* start Excerpt provided *
# Mazda 6 clarion and bose



## StylnCamaro (Jun 9, 2010)

I have a 2004 mazda 6 with the bose system. I just recently installed a clarion vrx485vd with the metra kit needed for my car (99-7503). I've done many installs before so this was straight forward. After I completed it 3 of my speakers and the bose sub worked great and hit harder then the factory h/u. But my problem is my driver front plays very very quite. I checked the balance and fade levels and they are even. I redid the connections and same result. I swapped that speaker for the pass speaker(that plays great) and same result. So why is this one speaker playing at a different level or freq, and how do I fix this?


----------



## DaveRulz (Jun 22, 2006)

OK, a few things

The bose system in the 03-05 Mazda6s uses an approximately 2volt preamp output
The Metra kit does not supply a provision for RCA into the harness, so I'm assuming you hooked the speaker level outputs directly to the amps input, hence the increased output from the otherwise stock bose system
The bose amp in these cars is known for losing the left channels, the solution is to replace it (see Mazda 6 Forums : Mazda 6 / Mazda Atenza Forum)


----------



## StylnCamaro (Jun 9, 2010)
* end Excerpt provided *
What to work on ▸
• 1. Answer these questions from the Mazda 6 forum thread:
(a) What model year is the Mazda 6 described in the opening post?
(b) What is the number of the Metra kit that was installed?
(c) About what preamp output voltage does the Bose system in the 03-05 Mazda6s use, according to the reply?
• 2. Continue the Mazda 6 forum thread from the point where the text stops.
The listing has no connection to the Mazda 6 forum thread.
* start Record set *
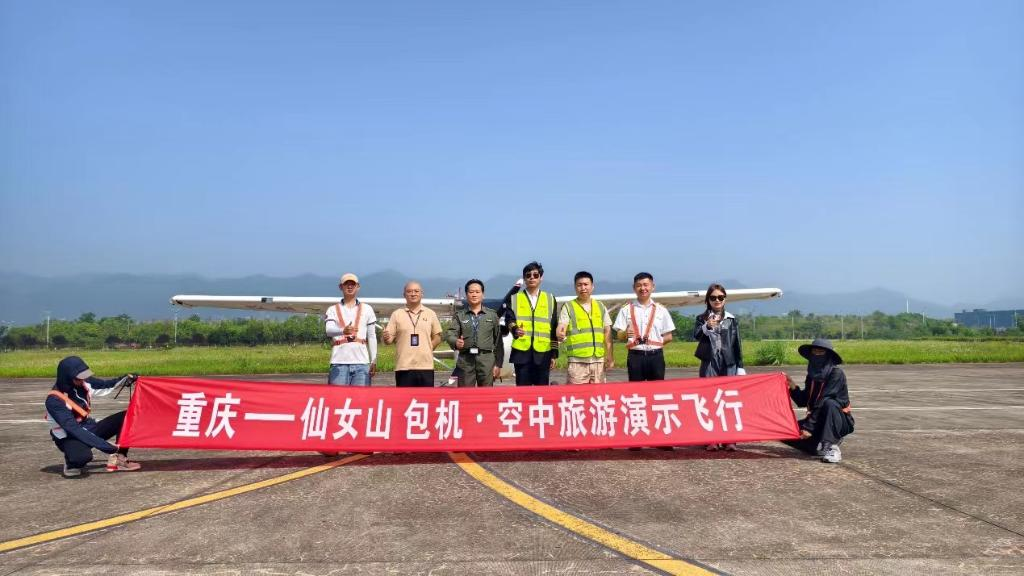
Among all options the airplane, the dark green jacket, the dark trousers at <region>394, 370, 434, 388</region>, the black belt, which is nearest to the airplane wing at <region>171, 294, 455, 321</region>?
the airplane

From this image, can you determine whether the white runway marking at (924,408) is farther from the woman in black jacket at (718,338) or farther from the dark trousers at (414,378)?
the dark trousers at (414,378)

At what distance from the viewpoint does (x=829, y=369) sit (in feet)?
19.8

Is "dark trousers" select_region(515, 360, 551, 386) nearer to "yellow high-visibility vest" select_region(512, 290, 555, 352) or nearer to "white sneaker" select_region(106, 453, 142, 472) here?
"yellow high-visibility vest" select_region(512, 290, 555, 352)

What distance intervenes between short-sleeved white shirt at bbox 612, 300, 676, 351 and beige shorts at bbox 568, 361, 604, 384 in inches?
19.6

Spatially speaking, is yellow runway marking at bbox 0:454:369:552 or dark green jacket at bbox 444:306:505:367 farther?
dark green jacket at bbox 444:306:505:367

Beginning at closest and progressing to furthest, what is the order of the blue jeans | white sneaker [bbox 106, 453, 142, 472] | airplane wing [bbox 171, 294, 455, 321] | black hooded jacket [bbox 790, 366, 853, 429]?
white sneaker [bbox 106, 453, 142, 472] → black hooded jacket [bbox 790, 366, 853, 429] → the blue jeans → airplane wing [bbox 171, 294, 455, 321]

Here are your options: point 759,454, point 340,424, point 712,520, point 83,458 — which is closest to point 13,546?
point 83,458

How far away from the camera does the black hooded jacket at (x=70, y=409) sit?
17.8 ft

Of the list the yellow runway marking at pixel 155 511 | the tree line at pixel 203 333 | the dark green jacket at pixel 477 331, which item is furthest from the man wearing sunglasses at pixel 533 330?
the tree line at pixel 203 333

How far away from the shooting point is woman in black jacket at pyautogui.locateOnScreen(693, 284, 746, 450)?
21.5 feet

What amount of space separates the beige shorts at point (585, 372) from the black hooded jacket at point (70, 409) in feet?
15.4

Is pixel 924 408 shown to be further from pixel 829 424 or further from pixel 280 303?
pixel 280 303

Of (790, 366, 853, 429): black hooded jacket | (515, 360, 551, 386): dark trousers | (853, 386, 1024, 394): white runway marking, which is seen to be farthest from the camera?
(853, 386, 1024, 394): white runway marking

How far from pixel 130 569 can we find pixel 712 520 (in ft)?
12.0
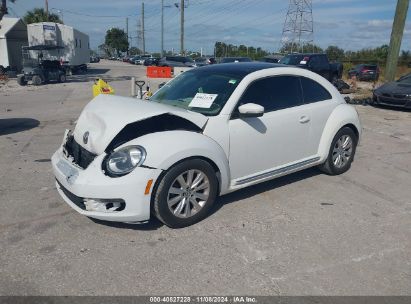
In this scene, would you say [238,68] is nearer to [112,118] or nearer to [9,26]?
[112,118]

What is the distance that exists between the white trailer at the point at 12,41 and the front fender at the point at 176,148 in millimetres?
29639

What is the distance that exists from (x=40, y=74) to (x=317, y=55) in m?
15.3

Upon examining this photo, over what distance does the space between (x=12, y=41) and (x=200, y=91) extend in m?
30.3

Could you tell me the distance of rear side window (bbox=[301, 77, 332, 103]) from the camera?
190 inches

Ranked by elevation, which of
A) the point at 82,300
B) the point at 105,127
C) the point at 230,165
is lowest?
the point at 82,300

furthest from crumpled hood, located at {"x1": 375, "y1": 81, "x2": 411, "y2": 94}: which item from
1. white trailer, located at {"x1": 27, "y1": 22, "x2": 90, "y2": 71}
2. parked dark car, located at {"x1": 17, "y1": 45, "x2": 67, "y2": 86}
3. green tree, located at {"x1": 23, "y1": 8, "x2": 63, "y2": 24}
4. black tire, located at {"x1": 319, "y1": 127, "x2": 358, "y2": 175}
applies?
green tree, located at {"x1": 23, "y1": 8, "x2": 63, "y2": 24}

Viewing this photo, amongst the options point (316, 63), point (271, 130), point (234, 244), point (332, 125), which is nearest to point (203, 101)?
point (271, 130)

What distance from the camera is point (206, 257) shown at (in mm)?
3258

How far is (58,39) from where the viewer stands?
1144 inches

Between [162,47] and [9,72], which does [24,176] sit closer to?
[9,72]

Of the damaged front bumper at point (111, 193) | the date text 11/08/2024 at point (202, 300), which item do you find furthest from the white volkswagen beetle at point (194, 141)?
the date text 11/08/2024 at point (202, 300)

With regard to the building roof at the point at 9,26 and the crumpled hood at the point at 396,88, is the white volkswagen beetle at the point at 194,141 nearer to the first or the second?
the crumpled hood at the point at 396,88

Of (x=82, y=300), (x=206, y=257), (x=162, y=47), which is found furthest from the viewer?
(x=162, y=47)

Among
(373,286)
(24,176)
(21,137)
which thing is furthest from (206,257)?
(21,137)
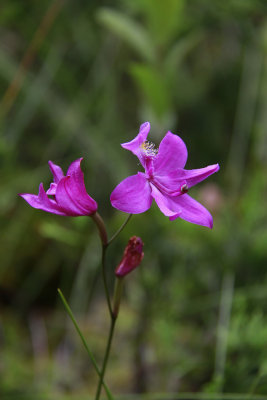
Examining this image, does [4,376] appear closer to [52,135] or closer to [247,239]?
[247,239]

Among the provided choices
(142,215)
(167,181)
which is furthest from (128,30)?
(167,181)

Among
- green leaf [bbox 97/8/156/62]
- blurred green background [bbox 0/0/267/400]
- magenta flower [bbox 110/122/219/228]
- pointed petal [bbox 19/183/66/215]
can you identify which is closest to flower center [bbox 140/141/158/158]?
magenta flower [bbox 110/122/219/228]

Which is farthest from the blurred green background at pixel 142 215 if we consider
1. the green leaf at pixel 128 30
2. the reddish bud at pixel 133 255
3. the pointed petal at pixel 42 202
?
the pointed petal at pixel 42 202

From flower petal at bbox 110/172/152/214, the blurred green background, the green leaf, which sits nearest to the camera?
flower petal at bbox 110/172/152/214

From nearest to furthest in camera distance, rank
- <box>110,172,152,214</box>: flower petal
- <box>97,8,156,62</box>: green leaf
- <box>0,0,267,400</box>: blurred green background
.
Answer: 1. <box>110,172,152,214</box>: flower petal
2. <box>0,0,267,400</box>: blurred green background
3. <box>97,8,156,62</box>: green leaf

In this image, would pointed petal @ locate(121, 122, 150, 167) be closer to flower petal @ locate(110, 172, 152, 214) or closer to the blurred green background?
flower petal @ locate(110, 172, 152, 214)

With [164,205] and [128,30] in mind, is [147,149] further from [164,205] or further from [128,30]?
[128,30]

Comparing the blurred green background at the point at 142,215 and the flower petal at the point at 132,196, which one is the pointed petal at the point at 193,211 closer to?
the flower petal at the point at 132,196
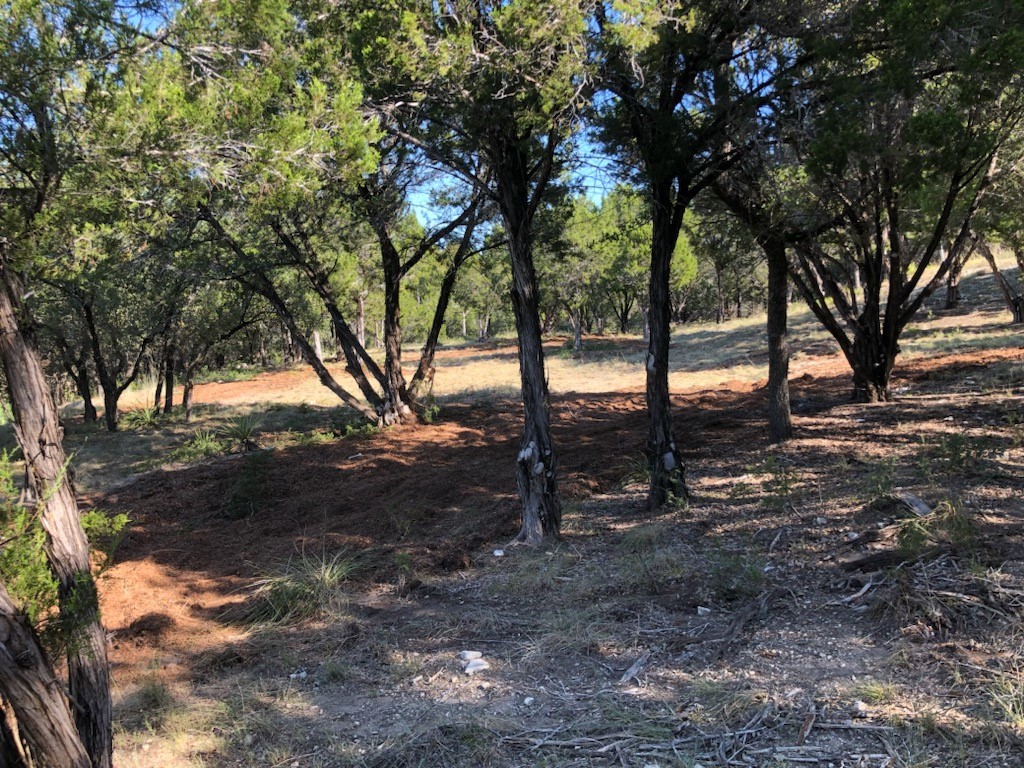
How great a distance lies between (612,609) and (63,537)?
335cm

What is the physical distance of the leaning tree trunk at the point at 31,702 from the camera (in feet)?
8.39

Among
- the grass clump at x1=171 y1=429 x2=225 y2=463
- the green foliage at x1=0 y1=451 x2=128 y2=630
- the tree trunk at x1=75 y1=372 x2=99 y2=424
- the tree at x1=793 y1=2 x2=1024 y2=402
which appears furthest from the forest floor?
* end Record set *
Responses to the exercise ▸
• 1.
(a) 2004
(b) 99-7503
(c) Approximately 2 volts

• 2.
I figured it out that itt is the headunit, I just don't know if it is the harness or the actual headunit, If I replace the factory cd harness will it make a difference or prob not?


----------



## DaveRulz (Jun 22, 2006)

The best thing to do with the bose amplifier and speakers in a Mazda6 is remove them and throw them in the trash. That's honestly the best advice I can give you. The system is riddled with problems, and while you can interface a new headunit with it, I would only do it as a temporary solution before a complete replacement.


----------



## kvndoom (Nov 13, 2009)

DaveRulz said:


> The best thing to do with the bose amplifier and speakers in a Mazda6 is remove them and throw them in the trash.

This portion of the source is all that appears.